ASSIGNMENT:
Print out the records precisely, keeping each line identical to its source.

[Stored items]
++++
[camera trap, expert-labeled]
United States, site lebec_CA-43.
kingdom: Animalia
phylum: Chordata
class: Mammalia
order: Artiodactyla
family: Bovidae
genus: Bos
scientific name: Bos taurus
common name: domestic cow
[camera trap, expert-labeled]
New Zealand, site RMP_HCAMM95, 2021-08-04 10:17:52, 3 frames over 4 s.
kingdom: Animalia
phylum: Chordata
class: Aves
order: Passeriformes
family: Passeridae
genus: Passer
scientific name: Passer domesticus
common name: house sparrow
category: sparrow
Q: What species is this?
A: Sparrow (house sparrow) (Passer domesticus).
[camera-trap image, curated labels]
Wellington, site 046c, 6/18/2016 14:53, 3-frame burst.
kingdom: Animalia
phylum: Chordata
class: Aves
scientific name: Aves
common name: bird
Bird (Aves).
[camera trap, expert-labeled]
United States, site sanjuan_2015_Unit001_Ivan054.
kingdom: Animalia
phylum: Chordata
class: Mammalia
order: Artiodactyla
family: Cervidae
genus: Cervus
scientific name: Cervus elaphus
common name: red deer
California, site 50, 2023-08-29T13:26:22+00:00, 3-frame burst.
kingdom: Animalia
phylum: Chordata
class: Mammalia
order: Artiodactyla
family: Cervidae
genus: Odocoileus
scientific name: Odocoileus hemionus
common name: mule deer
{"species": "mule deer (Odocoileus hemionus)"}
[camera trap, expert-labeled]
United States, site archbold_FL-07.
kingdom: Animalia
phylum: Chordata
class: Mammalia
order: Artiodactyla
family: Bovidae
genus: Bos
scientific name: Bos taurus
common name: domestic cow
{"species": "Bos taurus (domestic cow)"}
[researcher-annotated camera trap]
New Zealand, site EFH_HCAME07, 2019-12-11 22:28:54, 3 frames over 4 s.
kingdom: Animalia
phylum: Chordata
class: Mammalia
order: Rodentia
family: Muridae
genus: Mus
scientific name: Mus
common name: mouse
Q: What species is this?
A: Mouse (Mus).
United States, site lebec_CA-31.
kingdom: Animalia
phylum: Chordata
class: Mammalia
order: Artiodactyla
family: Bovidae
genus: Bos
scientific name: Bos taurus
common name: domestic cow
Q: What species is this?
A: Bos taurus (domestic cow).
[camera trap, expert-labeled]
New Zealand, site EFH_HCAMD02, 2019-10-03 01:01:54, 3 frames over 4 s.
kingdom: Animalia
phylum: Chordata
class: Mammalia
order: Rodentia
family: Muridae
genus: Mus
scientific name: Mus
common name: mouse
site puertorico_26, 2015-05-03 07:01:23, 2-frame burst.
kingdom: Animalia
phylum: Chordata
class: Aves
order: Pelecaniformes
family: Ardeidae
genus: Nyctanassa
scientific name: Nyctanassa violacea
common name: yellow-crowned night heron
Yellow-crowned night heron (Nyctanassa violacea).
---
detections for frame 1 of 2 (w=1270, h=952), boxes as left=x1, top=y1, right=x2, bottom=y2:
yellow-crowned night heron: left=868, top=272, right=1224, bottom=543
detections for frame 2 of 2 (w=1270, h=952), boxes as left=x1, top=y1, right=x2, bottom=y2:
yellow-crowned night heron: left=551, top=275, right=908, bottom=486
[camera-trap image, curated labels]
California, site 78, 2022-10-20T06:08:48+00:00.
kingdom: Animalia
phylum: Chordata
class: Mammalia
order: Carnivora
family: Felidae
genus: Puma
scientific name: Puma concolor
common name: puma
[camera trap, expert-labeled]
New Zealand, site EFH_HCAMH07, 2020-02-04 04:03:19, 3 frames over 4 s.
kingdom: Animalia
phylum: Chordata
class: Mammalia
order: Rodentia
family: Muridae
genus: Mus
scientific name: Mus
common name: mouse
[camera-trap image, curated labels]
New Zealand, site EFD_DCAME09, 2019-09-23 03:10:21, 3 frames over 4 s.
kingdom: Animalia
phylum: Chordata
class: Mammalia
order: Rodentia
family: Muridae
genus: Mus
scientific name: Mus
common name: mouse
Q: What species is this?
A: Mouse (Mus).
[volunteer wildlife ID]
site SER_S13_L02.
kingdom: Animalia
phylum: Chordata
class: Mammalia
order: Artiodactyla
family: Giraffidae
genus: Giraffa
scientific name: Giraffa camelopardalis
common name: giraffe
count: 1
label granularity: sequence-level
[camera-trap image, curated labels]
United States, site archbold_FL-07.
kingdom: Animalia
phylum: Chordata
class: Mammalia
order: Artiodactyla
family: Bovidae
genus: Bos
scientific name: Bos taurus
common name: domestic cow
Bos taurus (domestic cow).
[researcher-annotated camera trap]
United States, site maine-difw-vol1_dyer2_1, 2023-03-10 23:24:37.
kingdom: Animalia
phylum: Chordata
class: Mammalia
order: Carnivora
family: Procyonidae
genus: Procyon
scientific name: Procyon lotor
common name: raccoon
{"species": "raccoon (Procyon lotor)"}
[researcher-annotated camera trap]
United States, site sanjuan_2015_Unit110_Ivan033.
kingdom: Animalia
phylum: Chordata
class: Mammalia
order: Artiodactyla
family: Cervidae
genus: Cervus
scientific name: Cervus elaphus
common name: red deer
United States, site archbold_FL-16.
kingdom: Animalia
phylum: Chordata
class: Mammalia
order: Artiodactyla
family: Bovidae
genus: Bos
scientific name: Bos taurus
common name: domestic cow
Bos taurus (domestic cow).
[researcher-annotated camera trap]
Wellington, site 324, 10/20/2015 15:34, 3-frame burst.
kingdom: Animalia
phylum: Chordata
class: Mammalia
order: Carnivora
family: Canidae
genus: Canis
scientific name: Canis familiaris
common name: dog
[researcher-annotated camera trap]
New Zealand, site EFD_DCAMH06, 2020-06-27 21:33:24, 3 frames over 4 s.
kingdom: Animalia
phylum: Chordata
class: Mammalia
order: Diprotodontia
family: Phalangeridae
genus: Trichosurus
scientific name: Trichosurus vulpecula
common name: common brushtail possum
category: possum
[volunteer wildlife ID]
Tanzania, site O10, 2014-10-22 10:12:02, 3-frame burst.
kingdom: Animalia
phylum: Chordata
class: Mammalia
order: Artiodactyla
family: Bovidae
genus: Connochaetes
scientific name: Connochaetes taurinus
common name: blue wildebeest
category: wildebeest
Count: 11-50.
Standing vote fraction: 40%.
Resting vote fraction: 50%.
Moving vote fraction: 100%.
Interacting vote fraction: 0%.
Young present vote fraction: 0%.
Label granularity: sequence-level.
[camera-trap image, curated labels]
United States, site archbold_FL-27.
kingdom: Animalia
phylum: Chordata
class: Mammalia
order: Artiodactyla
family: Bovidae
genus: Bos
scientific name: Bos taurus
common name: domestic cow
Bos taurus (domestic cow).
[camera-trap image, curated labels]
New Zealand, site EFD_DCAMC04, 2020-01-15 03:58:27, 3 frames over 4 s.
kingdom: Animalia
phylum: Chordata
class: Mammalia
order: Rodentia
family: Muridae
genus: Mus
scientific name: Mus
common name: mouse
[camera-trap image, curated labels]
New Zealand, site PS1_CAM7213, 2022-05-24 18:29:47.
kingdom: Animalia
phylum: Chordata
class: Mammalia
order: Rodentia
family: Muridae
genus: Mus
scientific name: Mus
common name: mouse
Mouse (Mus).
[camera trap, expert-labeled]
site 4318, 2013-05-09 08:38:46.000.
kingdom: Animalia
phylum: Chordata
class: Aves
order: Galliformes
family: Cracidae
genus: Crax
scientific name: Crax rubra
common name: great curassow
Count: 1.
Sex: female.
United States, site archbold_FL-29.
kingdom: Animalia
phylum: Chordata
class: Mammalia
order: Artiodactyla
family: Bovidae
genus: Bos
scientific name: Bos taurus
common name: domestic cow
++++
SOLUTION TO THIS PROBLEM:
[camera trap, expert-labeled]
United States, site lebec_CA-43.
kingdom: Animalia
phylum: Chordata
class: Mammalia
order: Artiodactyla
family: Bovidae
genus: Bos
scientific name: Bos taurus
common name: domestic cow
[camera trap, expert-labeled]
New Zealand, site RMP_HCAMM95, 2021-08-04 10:17:52, 3 frames over 4 s.
kingdom: Animalia
phylum: Chordata
class: Aves
order: Passeriformes
family: Passeridae
genus: Passer
scientific name: Passer domesticus
common name: house sparrow
category: sparrow
Q: What species is this?
A: Sparrow (house sparrow) (Passer domesticus).
[camera-trap image, curated labels]
Wellington, site 046c, 6/18/2016 14:53, 3-frame burst.
kingdom: Animalia
phylum: Chordata
class: Aves
scientific name: Aves
common name: bird
Bird (Aves).
[camera trap, expert-labeled]
United States, site sanjuan_2015_Unit001_Ivan054.
kingdom: Animalia
phylum: Chordata
class: Mammalia
order: Artiodactyla
family: Cervidae
genus: Cervus
scientific name: Cervus elaphus
common name: red deer
California, site 50, 2023-08-29T13:26:22+00:00, 3-frame burst.
kingdom: Animalia
phylum: Chordata
class: Mammalia
order: Artiodactyla
family: Cervidae
genus: Odocoileus
scientific name: Odocoileus hemionus
common name: mule deer
{"species": "mule deer (Odocoileus hemionus)"}
[camera trap, expert-labeled]
United States, site archbold_FL-07.
kingdom: Animalia
phylum: Chordata
class: Mammalia
order: Artiodactyla
family: Bovidae
genus: Bos
scientific name: Bos taurus
common name: domestic cow
{"species": "Bos taurus (domestic cow)"}
[researcher-annotated camera trap]
New Zealand, site EFH_HCAME07, 2019-12-11 22:28:54, 3 frames over 4 s.
kingdom: Animalia
phylum: Chordata
class: Mammalia
order: Rodentia
family: Muridae
genus: Mus
scientific name: Mus
common name: mouse
Q: What species is this?
A: Mouse (Mus).
United States, site lebec_CA-31.
kingdom: Animalia
phylum: Chordata
class: Mammalia
order: Artiodactyla
family: Bovidae
genus: Bos
scientific name: Bos taurus
common name: domestic cow
Q: What species is this?
A: Bos taurus (domestic cow).
[camera trap, expert-labeled]
New Zealand, site EFH_HCAMD02, 2019-10-03 01:01:54, 3 frames over 4 s.
kingdom: Animalia
phylum: Chordata
class: Mammalia
order: Rodentia
family: Muridae
genus: Mus
scientific name: Mus
common name: mouse
site puertorico_26, 2015-05-03 07:01:23, 2-frame burst.
kingdom: Animalia
phylum: Chordata
class: Aves
order: Pelecaniformes
family: Ardeidae
genus: Nyctanassa
scientific name: Nyctanassa violacea
common name: yellow-crowned night heron
Yellow-crowned night heron (Nyctanassa violacea).
---
detections for frame 1 of 2 (w=1270, h=952), boxes as left=x1, top=y1, right=x2, bottom=y2:
yellow-crowned night heron: left=868, top=272, right=1224, bottom=543
detections for frame 2 of 2 (w=1270, h=952), boxes as left=x1, top=y1, right=x2, bottom=y2:
yellow-crowned night heron: left=551, top=275, right=908, bottom=486
[camera-trap image, curated labels]
California, site 78, 2022-10-20T06:08:48+00:00.
kingdom: Animalia
phylum: Chordata
class: Mammalia
order: Carnivora
family: Felidae
genus: Puma
scientific name: Puma concolor
common name: puma
[camera trap, expert-labeled]
New Zealand, site EFH_HCAMH07, 2020-02-04 04:03:19, 3 frames over 4 s.
kingdom: Animalia
phylum: Chordata
class: Mammalia
order: Rodentia
family: Muridae
genus: Mus
scientific name: Mus
common name: mouse
[camera-trap image, curated labels]
New Zealand, site EFD_DCAME09, 2019-09-23 03:10:21, 3 frames over 4 s.
kingdom: Animalia
phylum: Chordata
class: Mammalia
order: Rodentia
family: Muridae
genus: Mus
scientific name: Mus
common name: mouse
Q: What species is this?
A: Mouse (Mus).
[volunteer wildlife ID]
site SER_S13_L02.
kingdom: Animalia
phylum: Chordata
class: Mammalia
order: Artiodactyla
family: Giraffidae
genus: Giraffa
scientific name: Giraffa camelopardalis
common name: giraffe
count: 1
label granularity: sequence-level
[camera-trap image, curated labels]
United States, site archbold_FL-07.
kingdom: Animalia
phylum: Chordata
class: Mammalia
order: Artiodactyla
family: Bovidae
genus: Bos
scientific name: Bos taurus
common name: domestic cow
Bos taurus (domestic cow).
[researcher-annotated camera trap]
United States, site maine-difw-vol1_dyer2_1, 2023-03-10 23:24:37.
kingdom: Animalia
phylum: Chordata
class: Mammalia
order: Carnivora
family: Procyonidae
genus: Procyon
scientific name: Procyon lotor
common name: raccoon
{"species": "raccoon (Procyon lotor)"}
[researcher-annotated camera trap]
United States, site sanjuan_2015_Unit110_Ivan033.
kingdom: Animalia
phylum: Chordata
class: Mammalia
order: Artiodactyla
family: Cervidae
genus: Cervus
scientific name: Cervus elaphus
common name: red deer
United States, site archbold_FL-16.
kingdom: Animalia
phylum: Chordata
class: Mammalia
order: Artiodactyla
family: Bovidae
genus: Bos
scientific name: Bos taurus
common name: domestic cow
Bos taurus (domestic cow).
[researcher-annotated camera trap]
Wellington, site 324, 10/20/2015 15:34, 3-frame burst.
kingdom: Animalia
phylum: Chordata
class: Mammalia
order: Carnivora
family: Canidae
genus: Canis
scientific name: Canis familiaris
common name: dog
[researcher-annotated camera trap]
New Zealand, site EFD_DCAMH06, 2020-06-27 21:33:24, 3 frames over 4 s.
kingdom: Animalia
phylum: Chordata
class: Mammalia
order: Diprotodontia
family: Phalangeridae
genus: Trichosurus
scientific name: Trichosurus vulpecula
common name: common brushtail possum
category: possum
[volunteer wildlife ID]
Tanzania, site O10, 2014-10-22 10:12:02, 3-frame burst.
kingdom: Animalia
phylum: Chordata
class: Mammalia
order: Artiodactyla
family: Bovidae
genus: Connochaetes
scientific name: Connochaetes taurinus
common name: blue wildebeest
category: wildebeest
Count: 11-50.
Standing vote fraction: 40%.
Resting vote fraction: 50%.
Moving vote fraction: 100%.
Interacting vote fraction: 0%.
Young present vote fraction: 0%.
Label granularity: sequence-level.
[camera-trap image, curated labels]
United States, site archbold_FL-27.
kingdom: Animalia
phylum: Chordata
class: Mammalia
order: Artiodactyla
family: Bovidae
genus: Bos
scientific name: Bos taurus
common name: domestic cow
Bos taurus (domestic cow).
[camera-trap image, curated labels]
New Zealand, site EFD_DCAMC04, 2020-01-15 03:58:27, 3 frames over 4 s.
kingdom: Animalia
phylum: Chordata
class: Mammalia
order: Rodentia
family: Muridae
genus: Mus
scientific name: Mus
common name: mouse
[camera-trap image, curated labels]
New Zealand, site PS1_CAM7213, 2022-05-24 18:29:47.
kingdom: Animalia
phylum: Chordata
class: Mammalia
order: Rodentia
family: Muridae
genus: Mus
scientific name: Mus
common name: mouse
Mouse (Mus).
[camera trap, expert-labeled]
site 4318, 2013-05-09 08:38:46.000.
kingdom: Animalia
phylum: Chordata
class: Aves
order: Galliformes
family: Cracidae
genus: Crax
scientific name: Crax rubra
common name: great curassow
Count: 1.
Sex: female.
United States, site archbold_FL-29.
kingdom: Animalia
phylum: Chordata
class: Mammalia
order: Artiodactyla
family: Bovidae
genus: Bos
scientific name: Bos taurus
common name: domestic cow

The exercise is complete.